The launch Monday, which may have been advertised to fans but was not announced to news media, follows an announcement Thursday by Seminole Gaming that it has entered partnerships with five Florida pari-mutuel facilities that can host sports betting onsite, to the exclusion of all others to date.
Along with those sportsbook hubs in those five facilities, sports betting is now legal online anywhere in Florida.
The pari-mutuels that have signed agreements so far with the Seminole Tribe are Palm Beach Kennel Club, Hialeah Park Casino, Ocala Gainesville Poker and Ocala Breeder’s Sales Company, Tampa Bay Downs, and TGT Poker & Racebook in Tampa. More agreements are expected, according to the Thursday statement issued by Seminole Gaming.
“We have already exceeded the compact’s requirement for a minimum of three pari-mutuel agreements and we look forward to developing more relationships with pari-mutuels around Florida,” stated Seminole Gaming’s Jim Allen, who also is chairman of Hard Rock International, which is owned by the Seminole Tribe. Allen’s statement was from the Thursday announcement.

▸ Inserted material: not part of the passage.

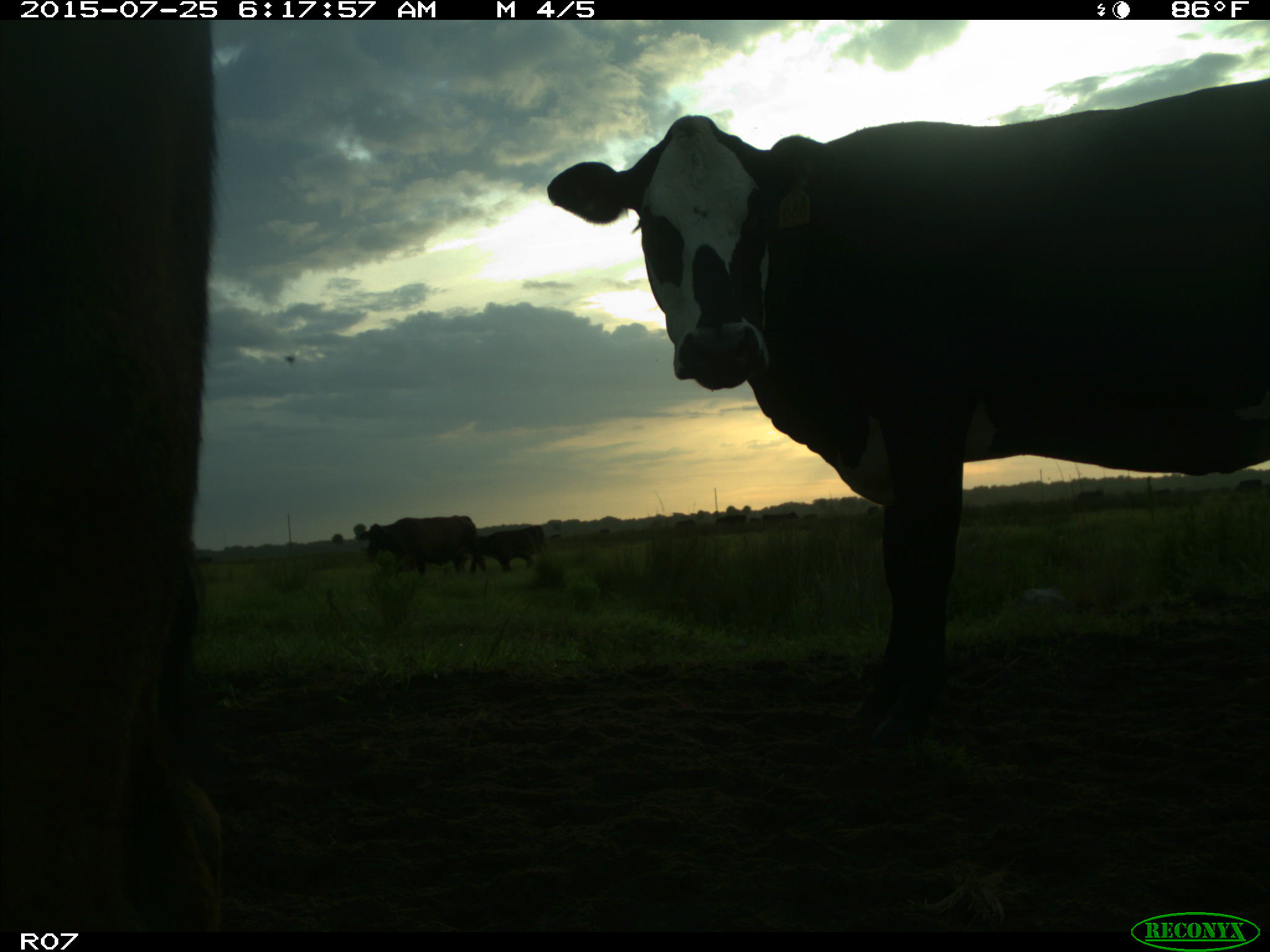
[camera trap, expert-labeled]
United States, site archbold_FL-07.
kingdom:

Not among the tribe’s sports-betting partners to date are Magic City Casino and Bonita Springs Poker Room, pari-mutuel facilities suing state and federal agencies to invalidate the tribe’s exclusive control over sports-betting operations. The plaintiffs would rather see sports betting legalized statewide by way of a proposed constitutional amendment, with all pari-mutuels free to join in.
Also not involved to date are DraftKings and FanDuel, international sports-betting platforms that contributed $20 million to support that constitutional amendment drive. Overcoming the Seminole Tribe monopoly and getting voters to approve statewide sports betting would grant them the entrée they want to tap into Florida’s multibillion-dollar market.
Magic City Casino and Bonita Springs Poker Room said in court records they had expected the Seminole Tribe to launch its sports betting operations on Nov. 15. The Legislature mandated it could begin no earlier than Oct. 15.
Seminole Gaming remained vague about the launch date, letting its launch Monday do the talking.
The lawsuit filed by Sowinski and others seeks to strike down the entire gambling compact with the Seminole Tribe as a violation of federal Indian gaming laws. That lawsuit argues the Bureau of Indian Affairs, a branch of the U.S. Department of Interior, wrongly allowed the compact to proceed regardless of reasonable legal questions raised by its opponents.
Sowinski’s group also was behind the constitutional amendment passed in 2018 that outlaws expansions of gambling without statewide voter approval. The Seminole Tribe also supported that amendment, though Jim Allen testified last spring it was not intended to block sports betting in particular.
Sowinski said the ruckus raised since adoption of the gambling compact in May demonstrates why voters want to keep a lid on gambling.
“The compact has created a free-for-all among competitors in a business that relies on addiction and sells false hope,” Sowinski said.